Хорошо, что отношение к приказу не важно — пойду майору доложу, что он остается без полевого командира. Выслушав меня, Назаров помрачнел:
— Забирают, значит. Эх, — он устало потер лицо ладонью. — Не вовремя, Сидорин. Ох не вовремя.
— Приказ, Иван Григорьевич, — напомнил я.
— С приказами не спорят, — кивнул он. — А жалко. Сработались мы. Привык я к вам, к севастопольцам. Думал, надолго. А оно вон как — погостили и дальше. Ну да на войне так всегда. Сходятся люди, расходятся. И хорошо, если живыми расходятся. Ладно, — хлопнув ладонью по столу, он поднялся и протянул мне руку. — Бывай, Сидорин. Бог даст — свидимся.
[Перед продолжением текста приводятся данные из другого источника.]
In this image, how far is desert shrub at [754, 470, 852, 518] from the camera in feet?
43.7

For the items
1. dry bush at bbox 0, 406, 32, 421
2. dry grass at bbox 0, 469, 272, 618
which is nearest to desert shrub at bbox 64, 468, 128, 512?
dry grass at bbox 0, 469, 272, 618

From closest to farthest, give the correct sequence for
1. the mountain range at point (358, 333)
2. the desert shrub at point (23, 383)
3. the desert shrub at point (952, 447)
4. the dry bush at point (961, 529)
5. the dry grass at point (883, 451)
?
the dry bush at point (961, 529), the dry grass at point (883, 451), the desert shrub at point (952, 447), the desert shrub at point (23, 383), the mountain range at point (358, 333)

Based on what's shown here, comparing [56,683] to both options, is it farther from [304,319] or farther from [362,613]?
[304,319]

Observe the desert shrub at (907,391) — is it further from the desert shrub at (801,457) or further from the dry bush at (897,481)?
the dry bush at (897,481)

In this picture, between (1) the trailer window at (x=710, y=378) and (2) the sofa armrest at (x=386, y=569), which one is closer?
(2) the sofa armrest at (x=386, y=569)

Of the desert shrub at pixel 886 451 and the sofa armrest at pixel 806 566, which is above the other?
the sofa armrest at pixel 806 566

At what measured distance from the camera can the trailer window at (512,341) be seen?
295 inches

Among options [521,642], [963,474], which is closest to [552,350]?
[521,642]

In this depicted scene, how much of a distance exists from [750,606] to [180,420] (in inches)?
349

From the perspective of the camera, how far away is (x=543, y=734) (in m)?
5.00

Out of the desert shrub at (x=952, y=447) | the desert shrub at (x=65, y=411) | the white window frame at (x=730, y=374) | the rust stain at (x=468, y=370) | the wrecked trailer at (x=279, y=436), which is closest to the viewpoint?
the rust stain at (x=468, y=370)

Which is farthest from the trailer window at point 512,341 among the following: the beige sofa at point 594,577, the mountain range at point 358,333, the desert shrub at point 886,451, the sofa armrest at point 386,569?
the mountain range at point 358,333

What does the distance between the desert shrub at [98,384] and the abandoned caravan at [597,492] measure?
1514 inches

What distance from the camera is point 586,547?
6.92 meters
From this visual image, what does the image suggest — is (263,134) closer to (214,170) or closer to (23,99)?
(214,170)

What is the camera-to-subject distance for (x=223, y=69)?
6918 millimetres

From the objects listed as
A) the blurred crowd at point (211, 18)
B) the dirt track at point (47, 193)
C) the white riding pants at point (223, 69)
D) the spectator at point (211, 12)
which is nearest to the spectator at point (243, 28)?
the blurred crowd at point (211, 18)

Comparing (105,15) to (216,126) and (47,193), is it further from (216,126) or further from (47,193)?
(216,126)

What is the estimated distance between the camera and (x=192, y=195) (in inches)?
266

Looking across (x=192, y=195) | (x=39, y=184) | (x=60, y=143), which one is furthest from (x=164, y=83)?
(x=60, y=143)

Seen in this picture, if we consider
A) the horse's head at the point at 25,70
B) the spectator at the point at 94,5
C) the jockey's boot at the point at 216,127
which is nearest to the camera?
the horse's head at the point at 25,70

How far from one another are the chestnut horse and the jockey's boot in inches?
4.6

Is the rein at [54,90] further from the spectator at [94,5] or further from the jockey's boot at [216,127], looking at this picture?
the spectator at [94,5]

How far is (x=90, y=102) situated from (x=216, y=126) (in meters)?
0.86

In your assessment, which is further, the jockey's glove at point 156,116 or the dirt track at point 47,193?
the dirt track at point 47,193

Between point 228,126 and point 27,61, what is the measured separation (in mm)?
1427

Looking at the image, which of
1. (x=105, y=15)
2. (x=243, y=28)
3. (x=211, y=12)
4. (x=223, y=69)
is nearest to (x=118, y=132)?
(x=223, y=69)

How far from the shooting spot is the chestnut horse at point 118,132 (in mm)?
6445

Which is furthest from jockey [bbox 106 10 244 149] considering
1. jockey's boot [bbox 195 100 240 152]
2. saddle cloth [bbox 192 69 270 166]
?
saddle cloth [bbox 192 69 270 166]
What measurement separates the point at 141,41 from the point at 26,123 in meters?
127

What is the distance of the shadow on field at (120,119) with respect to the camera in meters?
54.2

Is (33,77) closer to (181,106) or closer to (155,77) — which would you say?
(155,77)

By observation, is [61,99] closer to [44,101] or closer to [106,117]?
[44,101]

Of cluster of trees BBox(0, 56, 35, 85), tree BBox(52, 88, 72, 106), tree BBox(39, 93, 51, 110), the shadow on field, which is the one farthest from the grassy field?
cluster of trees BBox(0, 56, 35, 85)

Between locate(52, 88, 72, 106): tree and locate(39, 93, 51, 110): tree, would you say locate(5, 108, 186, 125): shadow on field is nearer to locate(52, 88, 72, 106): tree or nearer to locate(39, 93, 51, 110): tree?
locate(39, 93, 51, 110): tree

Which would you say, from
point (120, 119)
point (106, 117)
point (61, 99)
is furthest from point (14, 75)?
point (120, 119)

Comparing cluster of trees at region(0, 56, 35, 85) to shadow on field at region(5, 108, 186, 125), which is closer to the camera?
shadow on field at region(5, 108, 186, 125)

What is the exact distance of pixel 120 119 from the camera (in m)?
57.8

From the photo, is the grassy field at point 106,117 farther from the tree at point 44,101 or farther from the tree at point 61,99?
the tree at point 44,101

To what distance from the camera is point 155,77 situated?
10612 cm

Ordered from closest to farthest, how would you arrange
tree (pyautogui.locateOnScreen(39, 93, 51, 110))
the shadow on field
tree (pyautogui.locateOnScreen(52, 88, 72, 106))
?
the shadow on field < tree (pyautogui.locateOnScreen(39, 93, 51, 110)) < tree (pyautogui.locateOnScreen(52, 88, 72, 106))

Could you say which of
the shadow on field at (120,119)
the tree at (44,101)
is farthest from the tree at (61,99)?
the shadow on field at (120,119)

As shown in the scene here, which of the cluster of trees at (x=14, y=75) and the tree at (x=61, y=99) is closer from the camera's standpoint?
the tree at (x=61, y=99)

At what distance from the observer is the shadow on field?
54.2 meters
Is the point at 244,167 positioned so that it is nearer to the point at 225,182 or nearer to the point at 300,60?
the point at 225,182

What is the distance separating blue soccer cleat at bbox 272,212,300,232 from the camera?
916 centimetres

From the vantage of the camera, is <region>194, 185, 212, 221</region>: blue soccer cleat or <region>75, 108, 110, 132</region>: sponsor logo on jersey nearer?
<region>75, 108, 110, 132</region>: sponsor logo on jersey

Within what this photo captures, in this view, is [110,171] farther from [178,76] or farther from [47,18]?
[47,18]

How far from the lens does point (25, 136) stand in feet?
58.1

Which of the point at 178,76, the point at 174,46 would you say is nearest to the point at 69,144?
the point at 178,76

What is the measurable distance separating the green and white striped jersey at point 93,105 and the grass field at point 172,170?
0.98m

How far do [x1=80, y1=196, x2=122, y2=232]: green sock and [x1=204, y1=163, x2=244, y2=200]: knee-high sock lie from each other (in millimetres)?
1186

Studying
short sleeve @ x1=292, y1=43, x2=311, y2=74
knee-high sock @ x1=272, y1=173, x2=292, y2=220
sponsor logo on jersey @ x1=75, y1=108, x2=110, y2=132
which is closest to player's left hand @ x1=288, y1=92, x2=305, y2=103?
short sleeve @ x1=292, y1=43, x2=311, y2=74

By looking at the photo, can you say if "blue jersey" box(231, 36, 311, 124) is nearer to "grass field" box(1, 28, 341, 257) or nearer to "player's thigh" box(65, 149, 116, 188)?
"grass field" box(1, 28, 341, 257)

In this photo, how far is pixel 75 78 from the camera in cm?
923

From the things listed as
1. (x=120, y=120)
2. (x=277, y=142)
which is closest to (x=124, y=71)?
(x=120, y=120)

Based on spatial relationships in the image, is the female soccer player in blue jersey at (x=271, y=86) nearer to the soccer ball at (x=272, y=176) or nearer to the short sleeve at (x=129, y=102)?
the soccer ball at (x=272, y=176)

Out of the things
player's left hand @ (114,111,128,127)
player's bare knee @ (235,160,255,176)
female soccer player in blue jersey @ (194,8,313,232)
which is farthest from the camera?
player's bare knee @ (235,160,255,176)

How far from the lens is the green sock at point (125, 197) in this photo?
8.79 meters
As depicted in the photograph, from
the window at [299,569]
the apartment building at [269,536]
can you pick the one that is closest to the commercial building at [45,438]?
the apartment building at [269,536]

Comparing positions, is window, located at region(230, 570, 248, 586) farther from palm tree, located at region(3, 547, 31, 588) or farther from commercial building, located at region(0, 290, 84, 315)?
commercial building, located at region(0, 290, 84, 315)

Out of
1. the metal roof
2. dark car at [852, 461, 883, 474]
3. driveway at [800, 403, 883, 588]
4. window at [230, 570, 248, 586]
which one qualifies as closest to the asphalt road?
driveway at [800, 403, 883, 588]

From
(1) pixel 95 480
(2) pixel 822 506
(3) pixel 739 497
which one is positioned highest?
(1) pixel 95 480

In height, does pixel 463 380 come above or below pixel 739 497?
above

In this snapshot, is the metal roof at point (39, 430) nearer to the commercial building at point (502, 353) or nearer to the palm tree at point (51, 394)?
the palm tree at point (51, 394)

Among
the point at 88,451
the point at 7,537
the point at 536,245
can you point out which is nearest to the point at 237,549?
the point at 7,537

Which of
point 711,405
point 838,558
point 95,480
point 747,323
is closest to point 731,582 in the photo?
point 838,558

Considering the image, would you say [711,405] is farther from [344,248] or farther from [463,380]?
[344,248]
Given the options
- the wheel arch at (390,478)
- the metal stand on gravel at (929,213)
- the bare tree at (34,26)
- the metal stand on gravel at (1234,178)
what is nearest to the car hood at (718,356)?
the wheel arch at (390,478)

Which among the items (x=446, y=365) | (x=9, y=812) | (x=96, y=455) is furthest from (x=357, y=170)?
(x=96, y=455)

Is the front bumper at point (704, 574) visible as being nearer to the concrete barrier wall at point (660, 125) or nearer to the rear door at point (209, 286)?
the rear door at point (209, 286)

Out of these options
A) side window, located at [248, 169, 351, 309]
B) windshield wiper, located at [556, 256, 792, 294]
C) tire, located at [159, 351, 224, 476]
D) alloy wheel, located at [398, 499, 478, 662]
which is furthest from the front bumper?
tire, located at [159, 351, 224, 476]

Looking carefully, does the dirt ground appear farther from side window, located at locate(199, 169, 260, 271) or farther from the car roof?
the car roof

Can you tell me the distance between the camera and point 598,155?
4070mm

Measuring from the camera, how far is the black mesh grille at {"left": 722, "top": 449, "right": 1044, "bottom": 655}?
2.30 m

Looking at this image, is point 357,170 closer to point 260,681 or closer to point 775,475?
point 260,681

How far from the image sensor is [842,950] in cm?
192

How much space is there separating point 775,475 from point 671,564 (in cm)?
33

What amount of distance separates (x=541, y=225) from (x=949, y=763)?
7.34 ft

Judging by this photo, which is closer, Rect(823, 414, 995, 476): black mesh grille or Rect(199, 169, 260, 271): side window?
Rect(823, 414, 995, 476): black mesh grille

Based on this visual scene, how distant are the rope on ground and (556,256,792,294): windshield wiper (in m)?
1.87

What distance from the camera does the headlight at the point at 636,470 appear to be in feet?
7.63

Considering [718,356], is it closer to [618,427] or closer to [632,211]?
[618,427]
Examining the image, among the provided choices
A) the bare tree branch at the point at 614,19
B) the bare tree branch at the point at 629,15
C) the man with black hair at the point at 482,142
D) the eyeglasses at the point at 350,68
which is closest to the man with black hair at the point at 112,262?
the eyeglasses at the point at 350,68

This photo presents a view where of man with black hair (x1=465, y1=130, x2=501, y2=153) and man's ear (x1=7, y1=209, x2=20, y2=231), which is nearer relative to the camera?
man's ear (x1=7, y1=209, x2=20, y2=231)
— Спасибо за приют, товарищ майор, — пожал я. — Война большая, а мир — и того больше: живы будем — свидимся.
С отрядом прощались тепло. За те недели, что мы пробыли среди партизан, мы прижились, сроднились, стали своими. Бойцы хлопали нас по плечам, желали удачи, кто-то совал на дорогу нехитрые подарки — кисет, ножик, поделку. Соловьёв-миномётчик пожал мне руку молча, фельдшерица напоследок ещё раз осмотрела Кольку, перебинтовала ногу, дала рекомендации в дорогу. Колька, хоть и хромал, ходить уже мог, очень медленно, с болью, опираясь на палку, но молодость брала своё.
— Ну, севастопольцы, — сказал кто-то из партизан. — Свидимся ли?
— На том свете уж точно, — хмыкнул Калюжный. — А может, и раньше, коли повезёт.
К морю шли трое суток — спускались с гор к южному берегу. Шли скрытно, ночами, обходя патрули по условно-неизвестным немцам тропам. Вышли к бухте тёмной безлунной ночью. Залегли на прибрежных камнях, и проводник просигналил в море укрытым фонарём. Из черноты, из плеска волн, бесшумно проступила тёмная горбатая туша — всплывшая подлодка, пришедшая за нами из-за моря, с Большой земли. От неё отвалили шлюпки, пошли к берегу, и я почувствовал, как у меня перехватило горло — мысль о том, что мы покидаем Крым, казалась странной и невозможной.